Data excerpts
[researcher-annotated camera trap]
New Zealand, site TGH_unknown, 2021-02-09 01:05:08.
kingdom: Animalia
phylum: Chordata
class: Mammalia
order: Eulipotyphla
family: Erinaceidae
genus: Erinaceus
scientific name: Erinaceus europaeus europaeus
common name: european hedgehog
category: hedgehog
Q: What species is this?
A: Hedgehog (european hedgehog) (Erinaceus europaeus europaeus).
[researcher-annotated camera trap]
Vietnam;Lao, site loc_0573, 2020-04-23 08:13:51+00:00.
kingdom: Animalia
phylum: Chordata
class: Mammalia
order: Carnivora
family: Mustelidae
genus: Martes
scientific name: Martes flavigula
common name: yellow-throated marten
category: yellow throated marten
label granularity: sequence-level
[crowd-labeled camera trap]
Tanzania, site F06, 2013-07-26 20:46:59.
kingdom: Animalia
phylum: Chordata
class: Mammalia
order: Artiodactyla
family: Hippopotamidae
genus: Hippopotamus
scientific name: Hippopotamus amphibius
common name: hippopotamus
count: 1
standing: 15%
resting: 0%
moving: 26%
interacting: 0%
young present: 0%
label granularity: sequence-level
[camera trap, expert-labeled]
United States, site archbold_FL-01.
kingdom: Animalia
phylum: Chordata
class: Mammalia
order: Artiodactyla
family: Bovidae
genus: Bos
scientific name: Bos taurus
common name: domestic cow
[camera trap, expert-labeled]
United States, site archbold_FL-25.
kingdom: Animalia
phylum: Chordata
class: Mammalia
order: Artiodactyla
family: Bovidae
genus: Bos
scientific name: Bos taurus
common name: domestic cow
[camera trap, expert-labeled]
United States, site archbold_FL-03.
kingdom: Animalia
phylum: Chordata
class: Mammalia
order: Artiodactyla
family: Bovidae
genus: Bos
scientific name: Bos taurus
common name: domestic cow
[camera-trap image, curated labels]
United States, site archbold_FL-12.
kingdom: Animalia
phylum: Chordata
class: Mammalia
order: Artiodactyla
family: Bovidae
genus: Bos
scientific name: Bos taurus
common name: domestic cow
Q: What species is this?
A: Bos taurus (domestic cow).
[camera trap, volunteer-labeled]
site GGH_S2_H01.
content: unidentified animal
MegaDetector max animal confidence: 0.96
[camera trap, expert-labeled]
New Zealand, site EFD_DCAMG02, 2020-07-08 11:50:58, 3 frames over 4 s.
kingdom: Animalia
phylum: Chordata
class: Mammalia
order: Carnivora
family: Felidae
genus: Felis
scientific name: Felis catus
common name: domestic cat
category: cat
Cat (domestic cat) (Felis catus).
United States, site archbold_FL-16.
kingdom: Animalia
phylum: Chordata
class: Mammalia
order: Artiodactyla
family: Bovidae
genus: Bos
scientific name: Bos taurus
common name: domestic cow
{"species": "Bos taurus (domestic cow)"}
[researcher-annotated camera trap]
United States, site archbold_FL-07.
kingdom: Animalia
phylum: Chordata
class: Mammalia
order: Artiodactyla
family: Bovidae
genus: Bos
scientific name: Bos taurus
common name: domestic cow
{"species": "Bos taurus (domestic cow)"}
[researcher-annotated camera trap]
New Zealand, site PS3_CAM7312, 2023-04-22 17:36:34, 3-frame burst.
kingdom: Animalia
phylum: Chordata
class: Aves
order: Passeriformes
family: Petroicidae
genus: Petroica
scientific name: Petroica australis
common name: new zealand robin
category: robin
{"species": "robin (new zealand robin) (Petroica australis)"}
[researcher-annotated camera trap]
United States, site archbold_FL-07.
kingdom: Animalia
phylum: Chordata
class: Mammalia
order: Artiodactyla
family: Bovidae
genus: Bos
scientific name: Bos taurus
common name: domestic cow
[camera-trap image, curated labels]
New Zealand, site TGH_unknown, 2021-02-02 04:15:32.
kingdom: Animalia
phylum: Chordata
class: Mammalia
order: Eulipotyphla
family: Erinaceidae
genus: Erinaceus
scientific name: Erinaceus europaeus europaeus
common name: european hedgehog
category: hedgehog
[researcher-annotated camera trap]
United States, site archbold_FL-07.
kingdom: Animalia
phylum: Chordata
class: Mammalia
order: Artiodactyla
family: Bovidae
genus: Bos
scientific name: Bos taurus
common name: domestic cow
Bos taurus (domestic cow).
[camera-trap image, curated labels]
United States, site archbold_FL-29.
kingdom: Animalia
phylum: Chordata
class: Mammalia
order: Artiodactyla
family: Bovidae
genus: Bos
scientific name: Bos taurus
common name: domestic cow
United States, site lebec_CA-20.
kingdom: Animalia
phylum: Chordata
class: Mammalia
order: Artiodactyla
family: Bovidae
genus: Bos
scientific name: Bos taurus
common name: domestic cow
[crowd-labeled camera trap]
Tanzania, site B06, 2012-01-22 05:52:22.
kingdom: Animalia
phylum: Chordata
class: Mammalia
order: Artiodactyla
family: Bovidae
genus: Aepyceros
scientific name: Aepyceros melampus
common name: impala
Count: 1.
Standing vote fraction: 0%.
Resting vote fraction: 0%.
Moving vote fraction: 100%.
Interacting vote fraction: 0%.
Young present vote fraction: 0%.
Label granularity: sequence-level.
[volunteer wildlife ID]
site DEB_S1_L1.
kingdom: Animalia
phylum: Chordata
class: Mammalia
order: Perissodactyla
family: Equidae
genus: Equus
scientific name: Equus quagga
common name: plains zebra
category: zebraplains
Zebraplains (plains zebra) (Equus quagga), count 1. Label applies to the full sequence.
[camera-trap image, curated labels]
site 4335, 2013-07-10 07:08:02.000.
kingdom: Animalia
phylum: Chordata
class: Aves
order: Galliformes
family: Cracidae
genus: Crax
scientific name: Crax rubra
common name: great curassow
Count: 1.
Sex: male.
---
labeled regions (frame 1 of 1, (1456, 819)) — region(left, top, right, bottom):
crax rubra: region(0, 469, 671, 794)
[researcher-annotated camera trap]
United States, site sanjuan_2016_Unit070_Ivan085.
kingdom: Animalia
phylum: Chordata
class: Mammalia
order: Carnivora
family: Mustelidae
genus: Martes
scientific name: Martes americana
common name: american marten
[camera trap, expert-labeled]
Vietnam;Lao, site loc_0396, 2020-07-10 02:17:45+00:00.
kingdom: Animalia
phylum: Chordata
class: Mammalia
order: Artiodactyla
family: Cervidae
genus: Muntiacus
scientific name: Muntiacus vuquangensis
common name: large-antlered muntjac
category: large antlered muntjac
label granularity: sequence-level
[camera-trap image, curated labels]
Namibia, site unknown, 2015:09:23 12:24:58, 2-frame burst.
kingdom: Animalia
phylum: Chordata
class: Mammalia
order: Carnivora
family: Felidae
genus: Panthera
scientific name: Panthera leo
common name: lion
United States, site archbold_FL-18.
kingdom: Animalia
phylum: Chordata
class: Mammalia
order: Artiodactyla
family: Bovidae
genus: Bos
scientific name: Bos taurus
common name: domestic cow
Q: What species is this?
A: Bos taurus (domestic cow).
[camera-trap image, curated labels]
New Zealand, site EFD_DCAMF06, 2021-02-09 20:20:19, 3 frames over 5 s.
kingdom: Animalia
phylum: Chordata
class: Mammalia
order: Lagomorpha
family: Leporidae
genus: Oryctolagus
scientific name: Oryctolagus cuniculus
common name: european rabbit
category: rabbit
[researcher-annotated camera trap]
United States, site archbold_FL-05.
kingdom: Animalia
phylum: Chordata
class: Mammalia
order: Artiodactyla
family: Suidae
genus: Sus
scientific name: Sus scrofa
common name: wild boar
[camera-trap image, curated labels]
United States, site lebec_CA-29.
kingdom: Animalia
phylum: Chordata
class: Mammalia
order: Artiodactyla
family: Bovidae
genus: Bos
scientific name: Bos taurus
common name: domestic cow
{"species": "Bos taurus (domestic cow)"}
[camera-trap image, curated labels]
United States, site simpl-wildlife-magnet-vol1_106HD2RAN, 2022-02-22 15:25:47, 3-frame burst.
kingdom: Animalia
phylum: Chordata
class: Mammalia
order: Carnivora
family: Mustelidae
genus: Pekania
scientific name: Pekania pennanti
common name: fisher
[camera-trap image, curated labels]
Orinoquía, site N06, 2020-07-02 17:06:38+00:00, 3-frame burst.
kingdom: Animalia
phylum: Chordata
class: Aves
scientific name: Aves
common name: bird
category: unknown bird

● Activity: Find the word "fraction" in the entries and show each line where it is found.

● Response to this exercise:
Standing vote fraction: 0%.
Resting vote fraction: 0%.
Moving vote fraction: 100%.
Interacting vote fraction: 0%.
Young present vote fraction: 0%.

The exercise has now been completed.